KBL IN THE NORTH – Long before KBL stood for the Marcos political party Kilusang Bagong Lipunan, it had stood for Kamatis, Bagoong, Lasona (tomato, fermented fish, native onion), which has always been present at Ilocano tables for as long as anyone can remember.
CAVITE SPECIAL – Very young tamarind fruit is steamed or boiled in Cavite to squeeze out its tart thick juices, which are carefully mashed with steamed bagoong alamang. Since tamarind is a very seasonal fruit, this dip is highly treasured and truly memorable whenever available.
MISO-ENRICHED – Old folks sauté garlic, onion, and tomatoes until mushy and add miso for texture and flavor. This side dish extends the number of servings of a simple fried fish meal.
EGGPLANTS GALORE – Whole eggplants are broiled until the skins are black. When peeled, the eggplant flesh is mashed with fresh chopped garlic, sliced onions, vinegar, salt, and black pepper. This relish is almost similar to a Middle Eastern appetizer, served often especially in summer when eggplants are cheap.
In Ilocos, the mashed mixture is folded into scrambled eggs and called Poque Poque.
PADAS — Very tiny rabbit fish, salted and fermented in rum bottles, is served with vinegar and calamansi or tomatoes. Unlike bagoong dilis (anchovy), padas is consumed while the salted fish is still firm. Like anchovy, fresh padas fish is eaten raw in the form of kilawin.
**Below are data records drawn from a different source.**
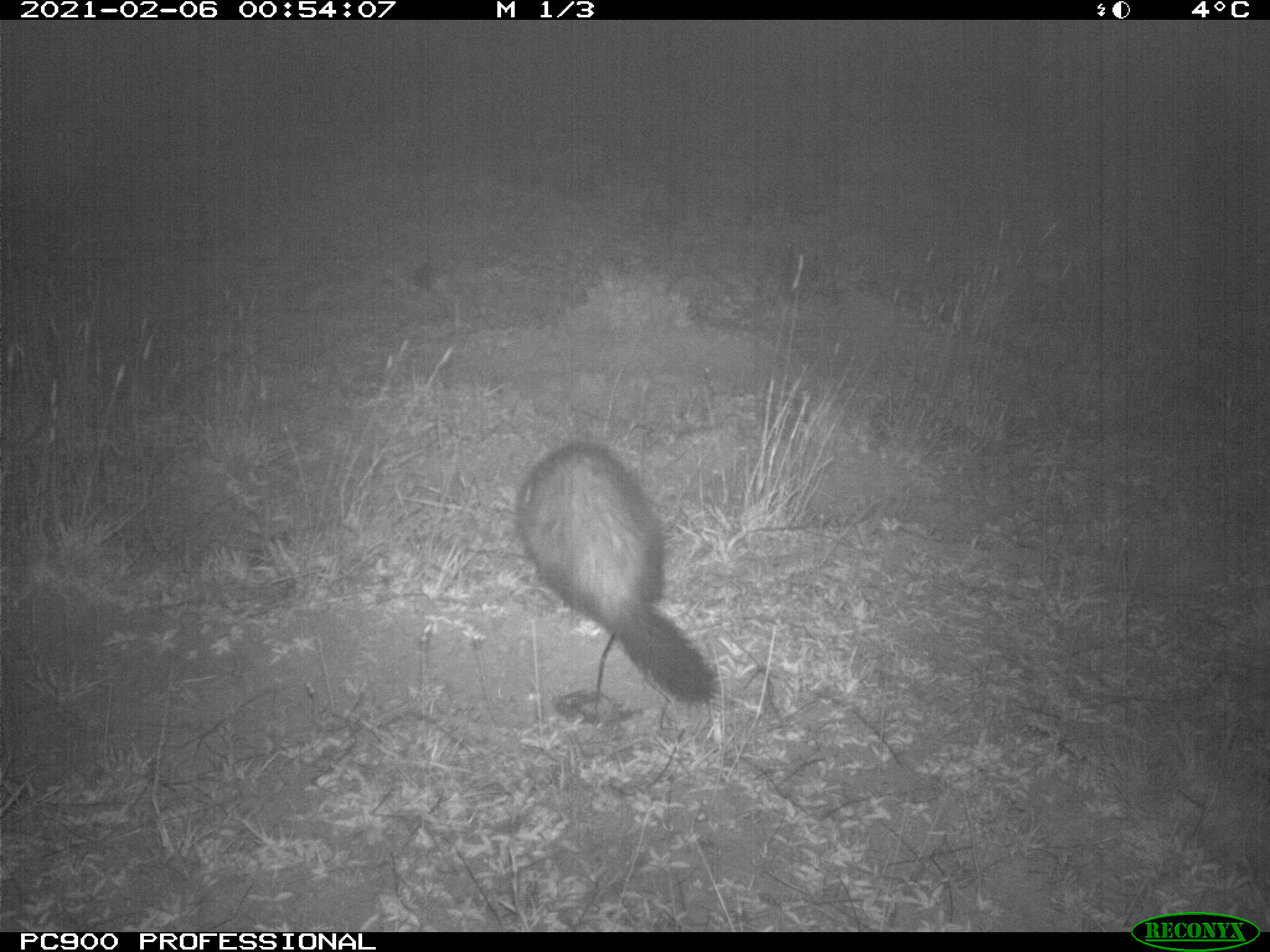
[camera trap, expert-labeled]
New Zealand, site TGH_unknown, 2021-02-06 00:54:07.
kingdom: Animalia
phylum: Chordata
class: Mammalia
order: Carnivora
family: Mustelidae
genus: Mustela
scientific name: Mustela furo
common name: ferret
Ferret (Mustela furo).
SISI — Very small rock oysters, called sisi, are salted and sold in flat rum bottles. The finished product is also called sisi, which is produced mainly in Eastern Visayas but very popular nationwide. The small oysters are manually extracted at low tide from sharp rocks and boulders by women who collect, sort, clean, salt, and package the oysters in their seaside homes to augment their fishermen-husbands’ meager income. It takes several hours under the sun to gather thousands of oysters to fill up a bottle.